Data center vulnerability a serious matter
May 26, 2015
Data centers operated by state and local governments may be at risk due to the discovery of a new security vulnerability. According to ZDNet, the zero-day vulnerability known as Venom may allow attackers to manipulate older technology to get inside the servers located within data centers.
“Move over Heartbleed. There’s a new catastrophic vulnerability in town,” wrote Zach Whittaker for the source.
Governments and federal IT services will remember Heartbleed as one of the largest security worries of recent time. The bug was discovered in April 2014 as a result of a flaw in the OpenSSL cryptographic software library, and according to Netcraft, 17.5 percent of websites utilizing SSL certification were at risk. This meant individuals could exploit the vulnerability and steal information that would normally be protected, such as emails, instant messaging and virtual private networks. Heartbleed was so severe it prompted federal officials to issue a statement about the government’s knowledge on zero-day bugs.
According to Wired magazine, the NSA and other security agencies at times keep knowledge of software vulnerabilities secret, however, officials routinely notify vendors of zero-day bugs in their software.
What is Venom?
Venom is shortened from “Virtualization Environment Neglected Operations Manipulation.” Data centers are particularly vulnerable because of how many are organized. For example, if a local government has implemented a cloud solution, rather than investing in its own data center, the small government can rent servers from a cloud provider. As cloud computing becomes widely used, cloud providers tend to condense customers and operating systems onto a server. Data centers use this method to increase efficiency by reducing costs and physical server space. These virtualized servers are then designed to remain separate, but still share important resources that are all controlled by the hypervisor.
Venom is particularly worrisome because it gains access to servers by exploiting a legacy virtual floppy disk, which has been said to be ignored often. A virtual floppy disk is similar to the physical floppy drives used years ago, except this time, the disk is a file, according to TechTarget. These files are used because some software can only be installed via floppy disks but physical disks are rarely sold anymore.
Essentially, the attacker sends the virtual floppy drive malicious code that can crash the hypervisor. From there, the attacker can create his or her own virtual machine on the server to then access information from other organizations and people.

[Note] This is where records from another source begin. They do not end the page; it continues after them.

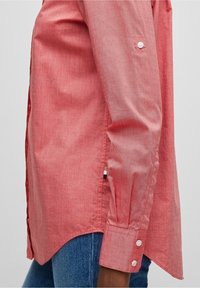 Sidevinkel af en person iført en langærmet rød skjorte med knapper og blå denimjeans.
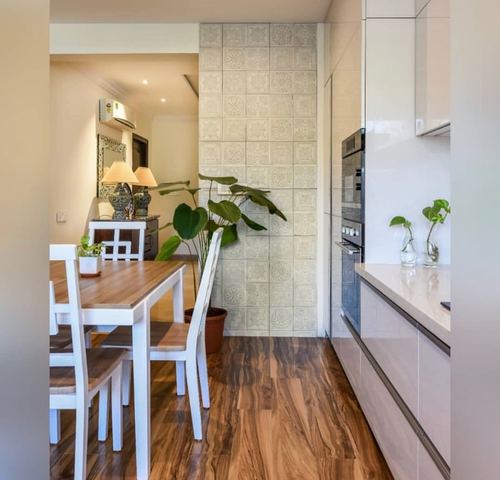 Kitchen with white glossy cabinetry, wood-look tile floor, and patterned tile column opening to dining area
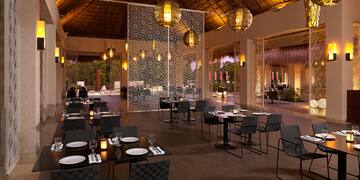 a restaurant with tables and chairs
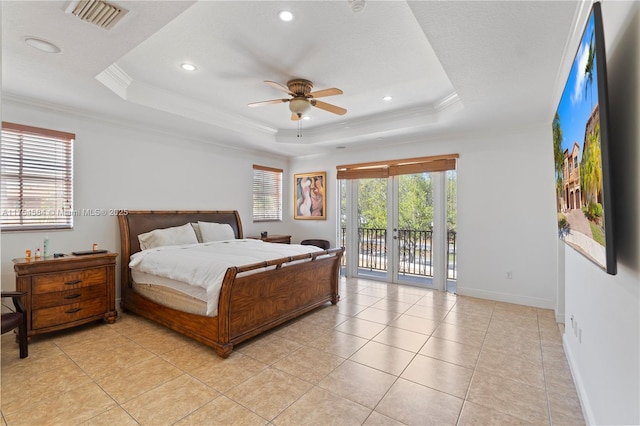 bedroom with access to outside, multiple windows, visible vents, and a raised ceiling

“Venom allows a person to break into a house, but also every other house in the neighborhood as well,” said researcher Jason Geffner, the man who discovered the bug.
Veteran security expert Dan Kaminsky told ZDNet Venom had gone unnoticed for more than a decade because the disk drive system was routinely ignored.
“It’s definitely a real bug for people running clouds to patch against,” said Kaminsky
Effect on government
State and local governments need to pay extra attention to this data center vulnerability. In February 2010, the Federal Data Center Consolidation Initiative was created to curb the expansive growth of data centers. This led to data center consolidation or the shutdown of underperforming data centers. With Venom, these consolidated facilities are an ideal target for attackers.
How to protect information
Smaller governments tend to rent out data center space due to a lack of funds to construct their own. There is nothing wrong with this approach, but with dangerous bugs, local governments need to consult with IT professionals to ensure all information is protected and what can be done to guard against future attacks.
A strong cybersecurity plan and proper coordination with federal IT services will reassure state and local governments critical information and services stored in data centers are protected from Venom.